Text block |
Is the knod with the gibbs locked? It is a temporary fix shimming the head as noted, usual wear is nod of the head toward the column so shim would be on the bottom pushing the head out. I would probably use some brass shim stock if trying that approach and assume the head is not swiveled. I also would check the gibbs, and maybe tighten them up if a bit if loose. They eventually will wear on the lower part due to the weight of the head, people that adapt these types of mills for CNC usually add some form of head counter balance system but not for manual milling.


----------



## svideo (Sep 19, 2021)

The Z column travel is locked while I'm taking measurements with the handle visible in the picture above.  The manual makes the same note about wear usually resulting in nod heading in the opposite direction.  In my case, the mill was like this at first setup which makes me think it's probably not a wear issue (coupled with the fact that it hasn't seen a heck of a lot of use yet).

I suppose one solution would be to use it for many years until that wear pattern happens 

The brass shims sound like a good idea, I've ordered a set from the big river which should be here tomorrow, thanks for the tip @mksj!


----------



## davidpbest (Sep 19, 2021)

First I recommend you watch a video I made about checking the tram.   There are two aspects to this:  1 - does the head move up/down perpendicular to the XY table, and 2) does the quill move up/down perpendicular to the XY table.  You have to check both component movements for NOD and for TILT.  Here's the video:  






Now, some comments on how to correct the tram.

First, make sure the gib between the head sliding base (head saddle) and the column dovetail ways is properly fitted and adjusted. Many of these Asian-built machines have gibs that are not flat and not properly fitted. Remove the gib, clean it, stone it, remove any burrs and check that the surfaces the ride against the dovetail ways on both the head saddle and the column are flat. If your gib is shaped like a banana, you will continuously get inconsistent results when you reposition the head.

Supplied material |
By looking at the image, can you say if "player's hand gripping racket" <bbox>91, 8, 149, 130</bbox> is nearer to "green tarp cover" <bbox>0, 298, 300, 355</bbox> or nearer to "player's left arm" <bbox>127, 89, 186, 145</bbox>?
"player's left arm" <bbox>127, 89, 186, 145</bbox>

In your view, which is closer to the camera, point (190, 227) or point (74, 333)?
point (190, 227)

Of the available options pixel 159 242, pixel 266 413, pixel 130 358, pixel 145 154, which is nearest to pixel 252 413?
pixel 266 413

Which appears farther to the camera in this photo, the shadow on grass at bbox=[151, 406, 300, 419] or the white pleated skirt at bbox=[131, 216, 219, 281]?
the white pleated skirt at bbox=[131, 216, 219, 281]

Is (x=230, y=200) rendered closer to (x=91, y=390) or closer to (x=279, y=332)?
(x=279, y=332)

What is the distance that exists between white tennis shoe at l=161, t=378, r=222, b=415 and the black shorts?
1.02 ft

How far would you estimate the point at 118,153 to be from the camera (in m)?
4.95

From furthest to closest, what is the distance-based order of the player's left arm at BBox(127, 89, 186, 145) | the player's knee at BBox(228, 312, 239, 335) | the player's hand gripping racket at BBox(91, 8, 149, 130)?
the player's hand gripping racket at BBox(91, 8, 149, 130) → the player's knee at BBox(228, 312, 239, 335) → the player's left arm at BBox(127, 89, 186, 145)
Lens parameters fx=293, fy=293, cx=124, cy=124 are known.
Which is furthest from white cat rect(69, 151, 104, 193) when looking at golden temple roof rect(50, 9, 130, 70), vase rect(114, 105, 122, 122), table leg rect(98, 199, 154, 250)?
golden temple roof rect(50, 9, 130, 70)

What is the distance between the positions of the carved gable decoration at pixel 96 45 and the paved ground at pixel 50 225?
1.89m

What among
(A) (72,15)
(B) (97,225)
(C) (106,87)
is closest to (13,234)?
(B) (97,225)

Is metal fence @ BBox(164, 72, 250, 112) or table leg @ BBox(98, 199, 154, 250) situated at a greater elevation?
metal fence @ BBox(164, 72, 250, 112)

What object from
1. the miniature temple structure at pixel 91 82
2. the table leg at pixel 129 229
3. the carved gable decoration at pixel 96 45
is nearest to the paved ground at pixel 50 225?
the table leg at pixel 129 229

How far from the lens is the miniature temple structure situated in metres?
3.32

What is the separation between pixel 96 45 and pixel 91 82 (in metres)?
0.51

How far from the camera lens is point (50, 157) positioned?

To do |
[1] In the mill tram thread, what kind of shim stock is suggested for the temporary fix?
[2] Rewrite the passage of the mill tram thread that begins at the words "First I recommend" and stops after "reposition the head.", putting "spindle head" in place of "head" wherever it occurs.
Answer using only the mill tram thread, without drawing on the rows.

Results for the exercise |
[1] Brass shim stock.

[2]
First I recommend you watch a video I made about checking the tram.   There are two aspects to this:  1 - does the spindle head move up/down perpendicular to the XY table, and 2) does the quill move up/down perpendicular to the XY table.  You have to check both component movements for NOD and for TILT.  Here's the video:  






Now, some comments on how to correct the tram.

First, make sure the gib between the spindle head sliding base (spindle head saddle) and the column dovetail ways is properly fitted and adjusted. Many of these Asian-built machines have gibs that are not flat and not properly fitted. Remove the gib, clean it, stone it, remove any burrs and check that the surfaces the ride against the dovetail ways on both the spindle head saddle and the column are flat. If your gib is shaped like a banana, you will continuously get inconsistent results when you reposition the spindle head.